Tuesday, September 18, 2012

What Does Grace Look Like?

I am reading a book of Essay's by Elie Wiesel and in one of them he shares this thought. "Some will say to me, yes, but when you needed help nobody came forward. True, but it is because nobody came forward to help me that I felt it my duty to help them." 

A humbling indictment of the nature of man! It is so easy for us to say, look I'm comfortable, I'm safe.  Why should I care about those people? It's really none of my business. Besides, I'm only one person what impact could I possibly have? We love rationalization, it does help us to feel justified for looking the other way, for keeping our hands in our pockets, for averting our eyes. Yet deep in our hearts we know it for what it is; a cop out. 

What did the rationalization of the people of his day cost Mr. Wiesel? His mother, his little sister, his father, his friends, his community, his city, his faith in his God. Because nobody came forward, Mr. Wiesel as a young boy watched his mother and little sister walk hand in hand to the gas chamber. No boy, no child, no person should have to watch his loved ones be forced to walk to their deaths. Yet, that is exactly what we allow to occur every time we refuse to come forward. His wound is so deep that Mr. Wiesel cannot sit back and watch others go through the hell he went through. That is why he lectures us so powerfully by saying, "It is one's duty to ask every day, where am I in relation to God and to others?"
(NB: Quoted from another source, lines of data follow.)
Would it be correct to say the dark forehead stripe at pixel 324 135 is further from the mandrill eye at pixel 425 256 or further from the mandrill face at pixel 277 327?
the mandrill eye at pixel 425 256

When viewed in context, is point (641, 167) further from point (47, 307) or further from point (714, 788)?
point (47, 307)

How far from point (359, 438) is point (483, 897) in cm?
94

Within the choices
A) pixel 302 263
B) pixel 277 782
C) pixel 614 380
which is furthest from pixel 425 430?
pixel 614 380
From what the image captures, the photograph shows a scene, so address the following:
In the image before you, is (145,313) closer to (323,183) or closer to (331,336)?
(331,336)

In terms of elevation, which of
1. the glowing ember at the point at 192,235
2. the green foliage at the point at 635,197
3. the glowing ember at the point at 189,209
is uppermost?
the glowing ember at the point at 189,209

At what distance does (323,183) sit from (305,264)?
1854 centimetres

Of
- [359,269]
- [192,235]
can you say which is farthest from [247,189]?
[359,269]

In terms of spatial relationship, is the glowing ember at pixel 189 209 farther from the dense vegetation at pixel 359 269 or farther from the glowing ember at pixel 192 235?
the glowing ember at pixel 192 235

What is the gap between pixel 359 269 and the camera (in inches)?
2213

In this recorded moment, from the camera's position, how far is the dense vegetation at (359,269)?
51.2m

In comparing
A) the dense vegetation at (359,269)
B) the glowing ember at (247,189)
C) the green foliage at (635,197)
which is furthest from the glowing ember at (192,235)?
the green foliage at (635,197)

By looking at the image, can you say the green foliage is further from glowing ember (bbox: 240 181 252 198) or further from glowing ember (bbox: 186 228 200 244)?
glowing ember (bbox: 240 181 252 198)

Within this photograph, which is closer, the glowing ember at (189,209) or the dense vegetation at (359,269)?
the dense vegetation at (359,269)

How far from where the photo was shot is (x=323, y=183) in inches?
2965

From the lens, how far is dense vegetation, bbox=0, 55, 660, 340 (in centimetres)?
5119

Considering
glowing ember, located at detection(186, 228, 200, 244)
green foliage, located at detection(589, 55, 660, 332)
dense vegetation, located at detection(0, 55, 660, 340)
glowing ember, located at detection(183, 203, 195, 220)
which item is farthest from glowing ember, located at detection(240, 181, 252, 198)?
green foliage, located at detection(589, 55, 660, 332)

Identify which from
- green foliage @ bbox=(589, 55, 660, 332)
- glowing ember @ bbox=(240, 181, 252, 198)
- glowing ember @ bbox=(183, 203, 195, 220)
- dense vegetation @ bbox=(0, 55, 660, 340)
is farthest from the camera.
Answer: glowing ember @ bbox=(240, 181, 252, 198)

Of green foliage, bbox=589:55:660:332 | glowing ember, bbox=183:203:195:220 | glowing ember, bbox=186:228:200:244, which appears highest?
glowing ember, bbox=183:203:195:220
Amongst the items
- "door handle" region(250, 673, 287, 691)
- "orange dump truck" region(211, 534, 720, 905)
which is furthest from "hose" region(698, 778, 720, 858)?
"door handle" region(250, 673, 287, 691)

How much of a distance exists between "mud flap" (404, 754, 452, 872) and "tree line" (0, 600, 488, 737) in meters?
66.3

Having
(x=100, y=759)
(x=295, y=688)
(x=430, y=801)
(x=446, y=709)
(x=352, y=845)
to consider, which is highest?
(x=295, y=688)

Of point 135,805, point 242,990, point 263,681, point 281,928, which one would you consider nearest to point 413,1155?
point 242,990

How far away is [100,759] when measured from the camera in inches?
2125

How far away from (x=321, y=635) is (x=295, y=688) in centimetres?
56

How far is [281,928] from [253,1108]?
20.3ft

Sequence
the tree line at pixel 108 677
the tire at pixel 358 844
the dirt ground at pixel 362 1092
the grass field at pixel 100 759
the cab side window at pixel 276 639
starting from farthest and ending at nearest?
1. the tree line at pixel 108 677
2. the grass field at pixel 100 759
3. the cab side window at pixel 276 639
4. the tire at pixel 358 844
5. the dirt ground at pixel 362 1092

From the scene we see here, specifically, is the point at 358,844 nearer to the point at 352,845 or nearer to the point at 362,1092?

What does grace look like? It looks like a man with a wound so deep that he is haunted by memories so many years later, yet, when he sees the longing look for help in the eyes of others today, he steps forward. He doesn't want another little boy to watch his mother and his little sister be forced to walk to the horror of the gas chamber. Grace says, I went through that pain and I don't ever want you to go through it, so I will stand up and fight for you, because you matter! Thank you, Mr. Wiesel, from the depth of my heart that your words have have begun to soften. I was becoming too comfortable, too safe, too full of rationalizations.